Ce type de discours peut sonner comme une formule rituelle dans la bouche d’un patron du luxe. Chez Ruffini, on a l’impression qu’il le pense vraiment. Le groupe a navigué dans la turbulence sans perdre le cap, comme en témoignent les chiffres du quatrième trimestre.
Transition stratégique et nouvelle gouvernance
L’autre annonce de la soirée concerne la gouvernance. À compter du 1er avril prochain, Leo Rongone, qui vient de Bottega Veneta, prendra la direction générale du groupe. Ruffini endossera alors le rôle de président exécutif, tout en conservant la responsabilité de la direction créative. Ce n’est pas un retrait. Il s’agit d’une évolution pensée et préparée, qui s’inscrit dans la construction à long terme d’une maison qui a su faire de sa cohérence une force.
Parallèlement, Roberto Eggs quittera ses fonctions de directeur commercial et des marchés mondiaux le 1er mars, tout en restant membre du conseil d’administration.

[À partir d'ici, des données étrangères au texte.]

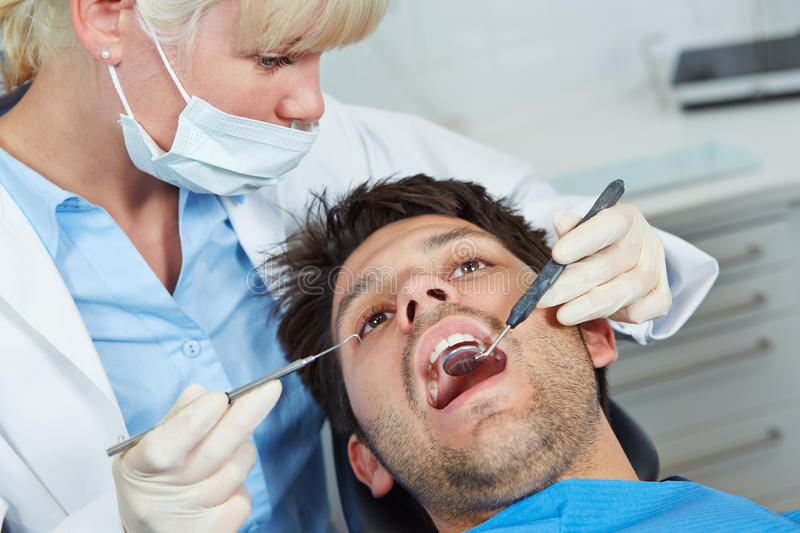 Dentist with mirror and probe. Dentist examining mouth of patient with mirror and probe stock photos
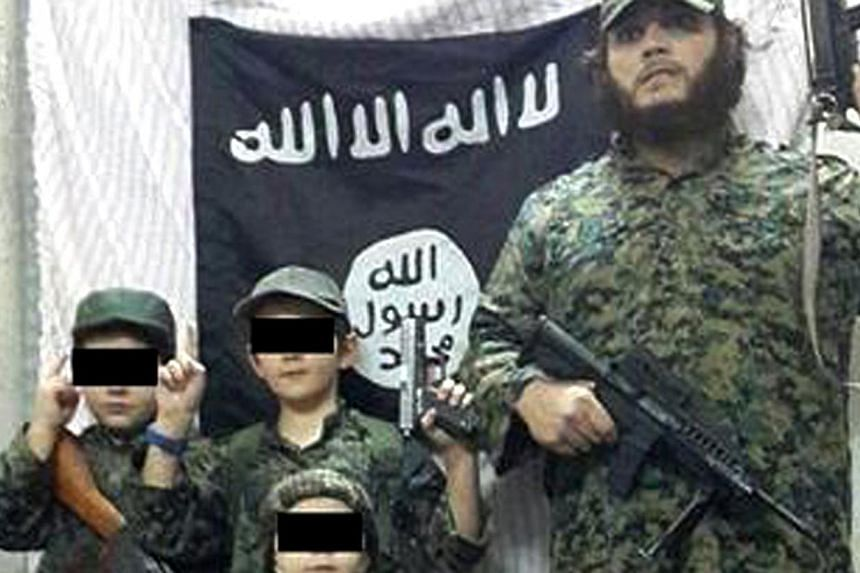Khaled Sharrouf and boys believed to be his sons stand in front of the Islamic State flag. -- PHOTO: TWITTER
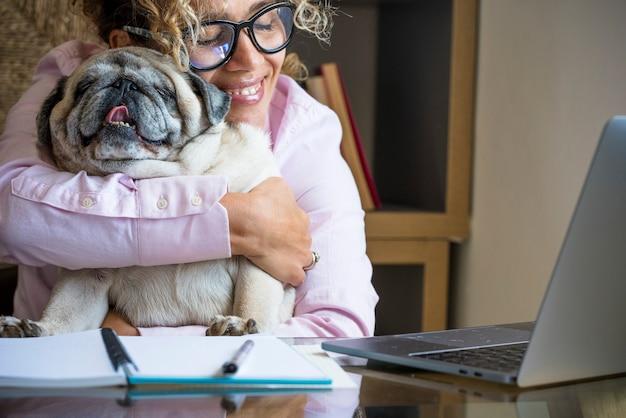 デスクトップ上のコンピューターのラップトップで仕事をしている間、彼女の親友のパグ犬を愛している自宅で幸せな女性-愛のライフスタイルの動物を持つスマートな作業とオンラインの仕事の女性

Ces changements traduisent une organisation qui se restructure avec méthode et sans précipitation.
Moncler renforce son leadership mondial
La marque Moncler a généré à elle seule 2,72 milliards d’euros de chiffre d’affaires en 2025, en progression de 1 % en valeur courante et de 3 % à taux constants. Au quatrième trimestre, les ventes ont progressé de 6 % à taux de change constants, toutes régions confondues.
L’Asie reste le premier territoire de la marque, avec 1,4 milliard d’euros de revenus, soit 52 % du total. Au dernier trimestre, la région a progressé de 11 % à taux constants, avec la Chine continentale et la Corée en première ligne. La Corée avait justement traversé quelques mois difficiles. Sa reprise au quatrième trimestre est franche. La Chine semble quant à elle retrouver un souffle que beaucoup attendaient.

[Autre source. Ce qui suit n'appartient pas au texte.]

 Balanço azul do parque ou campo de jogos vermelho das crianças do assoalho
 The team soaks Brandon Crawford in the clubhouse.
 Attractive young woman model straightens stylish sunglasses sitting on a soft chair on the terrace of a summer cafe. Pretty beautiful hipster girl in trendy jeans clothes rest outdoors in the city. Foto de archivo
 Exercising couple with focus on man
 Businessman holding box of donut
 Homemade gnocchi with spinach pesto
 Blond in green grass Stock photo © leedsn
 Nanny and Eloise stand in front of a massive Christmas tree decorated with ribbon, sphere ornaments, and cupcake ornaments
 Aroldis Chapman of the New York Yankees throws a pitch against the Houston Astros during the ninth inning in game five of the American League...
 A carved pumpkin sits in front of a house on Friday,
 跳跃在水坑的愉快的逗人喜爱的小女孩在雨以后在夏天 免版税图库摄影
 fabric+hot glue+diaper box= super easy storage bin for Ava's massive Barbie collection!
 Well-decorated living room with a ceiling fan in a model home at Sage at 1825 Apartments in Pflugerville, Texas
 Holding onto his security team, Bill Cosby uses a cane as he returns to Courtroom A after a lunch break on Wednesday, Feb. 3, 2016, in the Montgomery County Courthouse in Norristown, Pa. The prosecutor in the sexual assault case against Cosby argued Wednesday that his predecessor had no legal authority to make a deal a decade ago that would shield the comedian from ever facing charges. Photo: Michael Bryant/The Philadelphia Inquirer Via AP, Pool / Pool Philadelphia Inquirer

Les Amériques ont généré 391,1 millions d’euros sur l’année, soit 14,4 % des revenus totaux, avec une hausse de 9 % au quatrième trimestre à taux constants. C’est sur ce marché que Moncler concentre désormais une partie importante de ses ambitions. La nouvelle boutique new-yorkaise de la Cinquième Avenue, la plus grande jamais ouverte par la marque, ouvrira ses portes cette année. Un emplacement emblématique, sur l’artère la plus scrutée du commerce de luxe mondial. Ce choix n’est pas anodin.
L’Europe, le Moyen-Orient et l’Afrique ont quant à eux enregistré un recul de 4 % sur l’ensemble de l’année 2025, à 913,8 millions d’euros. Le quatrième trimestre a également accusé une baisse de 3 % à taux constants, pénalisé par un flux touristique qui n’a pas encore retrouvé son niveau d’avant-crise dans plusieurs villes européennes. Paris, Londres et Milan continuent d’attirer, mais moins qu’espéré.
Au 31 décembre 2025, Moncler exploitait 295 boutiques en propre dans le monde. Parmi les ouvertures récentes, on compte un nouveau point de vente à Gwanggyo, en Corée, et l’extension de la boutique de Seattle, aux États-Unis. La marque opère également 49 boutiques en gros monomarques, un nombre en légère diminution par rapport à la fin de l’année 2024, ce qui témoigne de la stratégie assumée de rationalisation de ce canal de distribution.
Stone Island confirme son repositionnement
La seconde marque du groupe, Stone Island, a enregistré 411,2 millions d’euros de revenus en 2025, soit une hausse de 2 % par rapport aux 401,6 millions d’euros de 2024. Mais c’est au quatrième trimestre que l’accélération a été la plus visible : + 16 % à taux de change constants, avec une progression à deux chiffres dans toutes les régions.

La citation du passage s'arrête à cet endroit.